A replacement strategy can be applied based on the sensitive information meeting one or more conditions. For example, you can create a condition such that only dates of 11/05/2010 are replaced by using the condition token == "11/05/2010". The conditions that can be applied vary based on the type of sensitive information. For instance, zip codes can have conditions based on their population. Refer to each specific filter type for the conditions available.

The following is an example policy for credit cards that contains a condition to only redact credit card numbers that start with the digits 3000:

{
  "name": "default",
  "identifiers": {
    "creditCard": {
      "creditCardFilterStrategies": [
        {
          "condition": "token startswith \"3000\"",
          "strategy": "REDACT",
          "redactionFormat": "{{{REDACTED-%t}}}"
        }
      ]
    }
  }
}

Combining Conditions

Conditions can be joined through the use of the and keyword. When conditions are joined, each condition must be satisfied for the identified text to be filtered. If any of the conditions are not satisfied the identified text will not be filtered. Below is an example joined condition:

token != "123-45-6789" and context == "my-context"

This condition requires that the identified text (the token) not be equal to 123-45-6789 and the context be equal to my-context. Both of these conditions must be satisfied for the identified text to be filtered.
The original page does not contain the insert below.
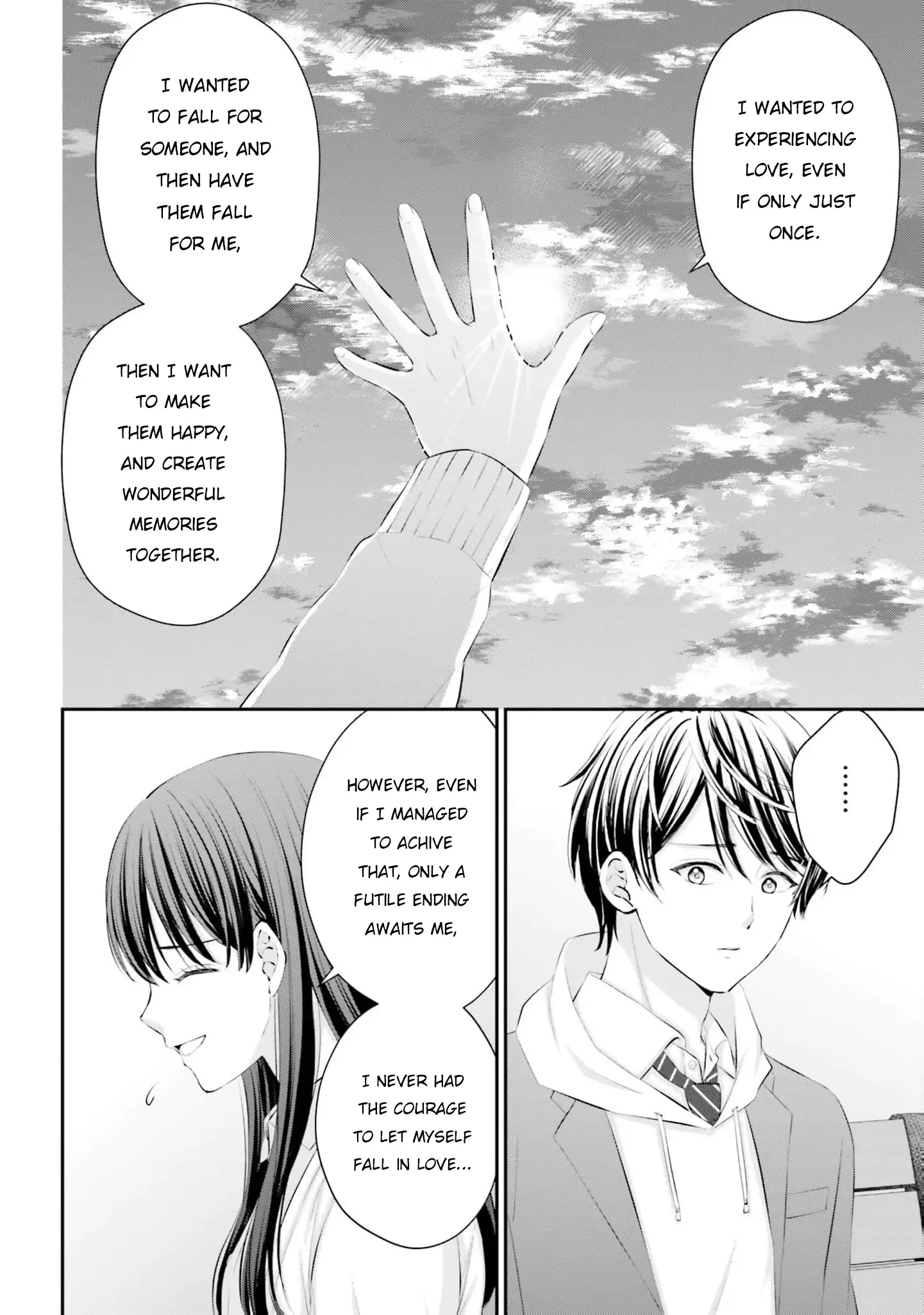Yomei Ichinen to Senkokusareta Boku ga, Yomei Hantoshi no Kimi to Deatta Hanashi Chapter 8 - page 10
Conversely, conditions can be OR'd through the use of multiple filter strategies. For example, if we want to OR a condition on the token and a condition on the context, we would use two filter strategies:

"ssnFilterStrategies": [
  {
    "condition": "token != \"123-45-6789\"",
    "strategy": "REDACT",
    "redactionFormat": "{{{REDACTED-%t}}}"
  },
  {
    "condition": "context == \"my-context\"",
    "strategy": "REDACT",
    "redactionFormat": "{{{REDACTED-%t}}}"
  }        
]